- Quoted text
======
Monday, February 23, 2015

Bone Broth Stew

Few things are as nourishing and healing as bone broth. We go through this stuff like crazy in our house. I cook with it, we drink it, I feed Chase a stew with it almost every single day for breakfast. A couple of people have asked me about how I do my broth, and what I put in Chase's stew, so I figured I'd do a post on it to refer to. Because we go through so much of this stuff, and do so many different things with it, I don't always do everything exactly the same but I will make note of that, too.  Pictures always help. 

This round, I am using my broth to make stew for Chase. (And us!) So, I did buy a bundle of organic carrots and celery to cut up and use. I will go over later why I don't usually have to buy much of anything to make broth. I also have the remains of a roasted chicken as well as the bones from several dinners of wings, an onion, some bay leaves and apple cider vinegar. If I have fresh herbs laying around that need to be used up I often times will toss some in as well but I didn't this time. 
Prepping carrots
prepping celery

The first thing I do is prep my veggies. I take the ends off my carrots and peel them, and trim my celery down. because I'm making a stew and want the veggies in there for Chase to eat, I will use "the good part" to make this round of broth. I will actually reserve the peels and ends of the carrots, as well as the trimmed parts and leaves from my celery in the freezer to make another batch of broth with. These party are typically throw-away items in most households. I make plenty of broth for drinking and cooking with, and these parts are fine for that and it essentially gives me a free batch. I also keep my onion ends as well. I keep a container in my freezer that I throw onion, celery, and carrot parts in.
======
- Required tasks
a) In the bone broth stew post, what does the writer put in the container kept in the freezer?
b) Continue the bone broth stew post, picking up after its final sentence.
======
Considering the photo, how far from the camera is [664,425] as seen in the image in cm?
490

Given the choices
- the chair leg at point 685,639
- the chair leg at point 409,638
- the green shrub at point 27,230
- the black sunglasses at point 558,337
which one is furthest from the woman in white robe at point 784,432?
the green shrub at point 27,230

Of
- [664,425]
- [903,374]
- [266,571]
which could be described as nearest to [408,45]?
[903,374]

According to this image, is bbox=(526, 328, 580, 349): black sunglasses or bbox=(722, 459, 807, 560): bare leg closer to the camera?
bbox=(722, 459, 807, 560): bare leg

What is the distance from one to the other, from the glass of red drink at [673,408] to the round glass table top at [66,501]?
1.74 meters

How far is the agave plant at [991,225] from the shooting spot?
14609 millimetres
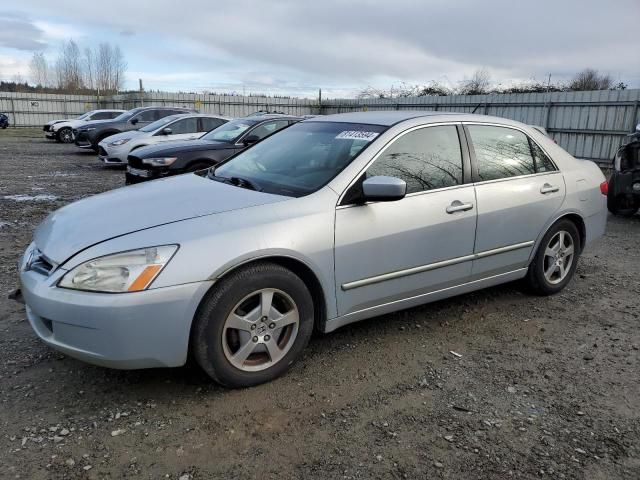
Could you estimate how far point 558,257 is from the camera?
466cm

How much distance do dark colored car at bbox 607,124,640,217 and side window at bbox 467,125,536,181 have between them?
4.15m

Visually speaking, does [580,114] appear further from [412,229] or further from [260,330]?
[260,330]

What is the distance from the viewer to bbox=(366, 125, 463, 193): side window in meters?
3.62

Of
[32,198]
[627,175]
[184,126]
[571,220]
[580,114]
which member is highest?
[580,114]

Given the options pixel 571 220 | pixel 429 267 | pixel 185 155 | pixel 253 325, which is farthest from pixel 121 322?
pixel 185 155

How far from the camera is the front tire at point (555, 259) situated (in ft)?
14.8

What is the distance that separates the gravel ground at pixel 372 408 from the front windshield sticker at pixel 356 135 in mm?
1410

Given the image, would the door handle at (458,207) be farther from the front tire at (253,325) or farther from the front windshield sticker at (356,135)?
the front tire at (253,325)

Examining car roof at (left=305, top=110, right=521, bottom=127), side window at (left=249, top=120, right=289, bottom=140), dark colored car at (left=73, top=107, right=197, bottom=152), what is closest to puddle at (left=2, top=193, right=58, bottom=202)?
side window at (left=249, top=120, right=289, bottom=140)

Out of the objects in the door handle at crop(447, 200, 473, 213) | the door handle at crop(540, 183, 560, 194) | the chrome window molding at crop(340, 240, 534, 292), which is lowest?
the chrome window molding at crop(340, 240, 534, 292)

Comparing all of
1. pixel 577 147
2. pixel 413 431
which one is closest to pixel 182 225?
pixel 413 431

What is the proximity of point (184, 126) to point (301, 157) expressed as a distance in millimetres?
9942

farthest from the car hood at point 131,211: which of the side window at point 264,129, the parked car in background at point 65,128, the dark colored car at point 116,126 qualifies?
the parked car in background at point 65,128

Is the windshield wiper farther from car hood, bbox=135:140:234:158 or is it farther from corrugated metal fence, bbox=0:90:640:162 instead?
corrugated metal fence, bbox=0:90:640:162
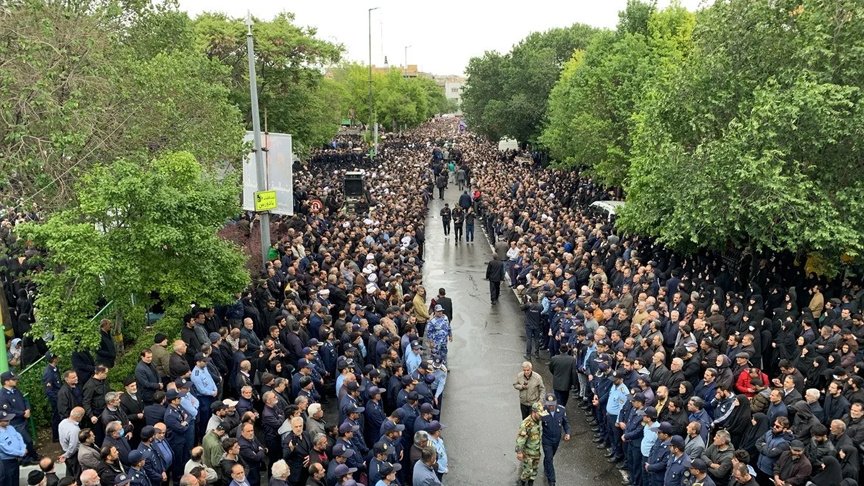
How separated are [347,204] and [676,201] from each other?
14.3 meters

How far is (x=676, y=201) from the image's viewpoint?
47.4 feet

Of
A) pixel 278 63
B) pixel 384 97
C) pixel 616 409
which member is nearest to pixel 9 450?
pixel 616 409

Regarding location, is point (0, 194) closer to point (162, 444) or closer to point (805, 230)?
point (162, 444)

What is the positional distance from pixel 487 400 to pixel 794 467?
18.1 feet

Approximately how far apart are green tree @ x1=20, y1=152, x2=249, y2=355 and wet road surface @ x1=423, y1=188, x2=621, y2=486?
14.7ft

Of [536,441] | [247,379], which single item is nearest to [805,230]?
[536,441]

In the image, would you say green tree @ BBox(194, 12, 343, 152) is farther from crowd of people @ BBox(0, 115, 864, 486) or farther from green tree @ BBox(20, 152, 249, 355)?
green tree @ BBox(20, 152, 249, 355)

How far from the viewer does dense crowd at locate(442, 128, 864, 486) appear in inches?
300

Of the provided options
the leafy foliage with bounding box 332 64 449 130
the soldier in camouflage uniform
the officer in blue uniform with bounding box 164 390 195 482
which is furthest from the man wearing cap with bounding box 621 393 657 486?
the leafy foliage with bounding box 332 64 449 130

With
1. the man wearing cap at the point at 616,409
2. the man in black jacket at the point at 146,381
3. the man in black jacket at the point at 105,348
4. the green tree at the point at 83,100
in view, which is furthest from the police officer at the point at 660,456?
the green tree at the point at 83,100

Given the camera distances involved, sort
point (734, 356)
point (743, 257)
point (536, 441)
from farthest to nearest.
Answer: point (743, 257)
point (734, 356)
point (536, 441)

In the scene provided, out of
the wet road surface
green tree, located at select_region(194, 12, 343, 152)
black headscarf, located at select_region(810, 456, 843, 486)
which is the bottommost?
the wet road surface

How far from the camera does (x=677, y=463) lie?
293 inches

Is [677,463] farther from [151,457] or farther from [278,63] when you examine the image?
[278,63]
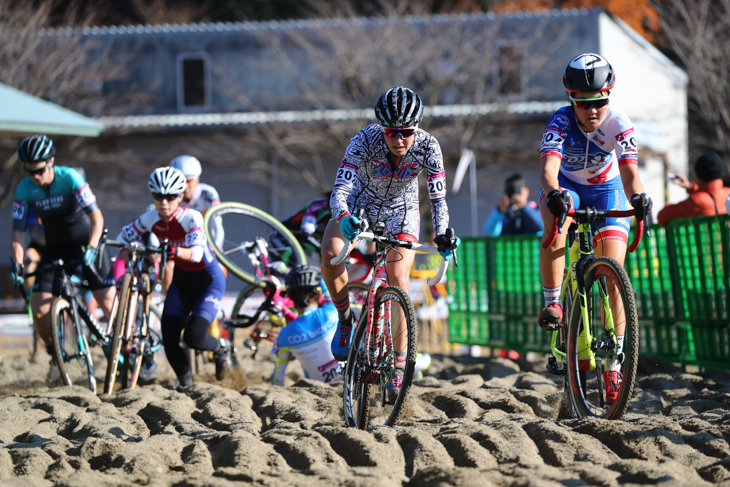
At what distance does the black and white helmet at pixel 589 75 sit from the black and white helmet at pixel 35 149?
4799mm

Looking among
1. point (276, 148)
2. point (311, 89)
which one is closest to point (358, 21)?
point (311, 89)

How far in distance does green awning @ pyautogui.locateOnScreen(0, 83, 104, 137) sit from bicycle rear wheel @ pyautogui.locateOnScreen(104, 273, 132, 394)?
363cm

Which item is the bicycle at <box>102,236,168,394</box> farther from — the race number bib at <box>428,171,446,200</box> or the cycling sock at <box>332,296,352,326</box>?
the race number bib at <box>428,171,446,200</box>

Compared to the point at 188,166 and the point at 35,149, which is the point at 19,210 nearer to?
the point at 35,149

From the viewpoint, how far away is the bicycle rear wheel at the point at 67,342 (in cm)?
750

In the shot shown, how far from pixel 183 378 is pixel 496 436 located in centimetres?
383

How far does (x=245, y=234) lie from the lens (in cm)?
993

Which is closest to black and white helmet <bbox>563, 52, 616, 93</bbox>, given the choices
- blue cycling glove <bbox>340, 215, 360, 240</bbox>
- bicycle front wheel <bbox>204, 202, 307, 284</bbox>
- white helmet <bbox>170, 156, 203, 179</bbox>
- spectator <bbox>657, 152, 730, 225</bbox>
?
blue cycling glove <bbox>340, 215, 360, 240</bbox>

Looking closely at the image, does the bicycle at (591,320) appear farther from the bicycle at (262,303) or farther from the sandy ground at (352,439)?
the bicycle at (262,303)

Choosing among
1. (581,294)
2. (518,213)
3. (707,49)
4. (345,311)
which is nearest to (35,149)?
(345,311)

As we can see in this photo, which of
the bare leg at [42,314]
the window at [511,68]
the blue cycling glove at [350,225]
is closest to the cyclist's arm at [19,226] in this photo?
the bare leg at [42,314]

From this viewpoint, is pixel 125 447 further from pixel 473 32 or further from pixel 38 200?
pixel 473 32

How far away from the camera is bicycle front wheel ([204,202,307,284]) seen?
29.5 feet

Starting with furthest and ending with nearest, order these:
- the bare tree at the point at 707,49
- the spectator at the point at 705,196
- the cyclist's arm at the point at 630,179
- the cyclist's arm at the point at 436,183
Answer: the bare tree at the point at 707,49
the spectator at the point at 705,196
the cyclist's arm at the point at 436,183
the cyclist's arm at the point at 630,179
======
- Outputs in order
a) Onion, celery, and carrot parts.

b)
Next, I am going to pull all the remaining meat off my chicken frame to reserve to use in my stew. Everything else gets put in the crock pot. Bones, skin, organs all go in. These are also components that are generally throw-away items. I reserve all bones from our meals in the freezer until I have enough to make a batch of broth. I don't generally have to buy bones to make broth because we accumulate enough without buying more. This batch is all chicken, but it's not uncommon to have some pork or beef ribs in the mix as well. Then I rough chop an onion and toss it in, if I don't have any ends in my freezer waiting to be used. 

At this point, if I'm just making broth, I will throw my veggie scraps right in the pot. Because I am making a stew, I put everything that is going to be reserved for it in a fine strainer, and wet it in. This just makes it easier to not have to fish out the little bits (which I've cut down pretty small to be baby-friendly) but still get the flavor and benefits of them in my broth. All the rest is going to be throw away when I'm done with it. Now I fill my pot with RO water until everything is covered. I add a splash of ACV (lemon juice works, too) which helps to draw all the nutrients out of those bones and into the broth where I want them.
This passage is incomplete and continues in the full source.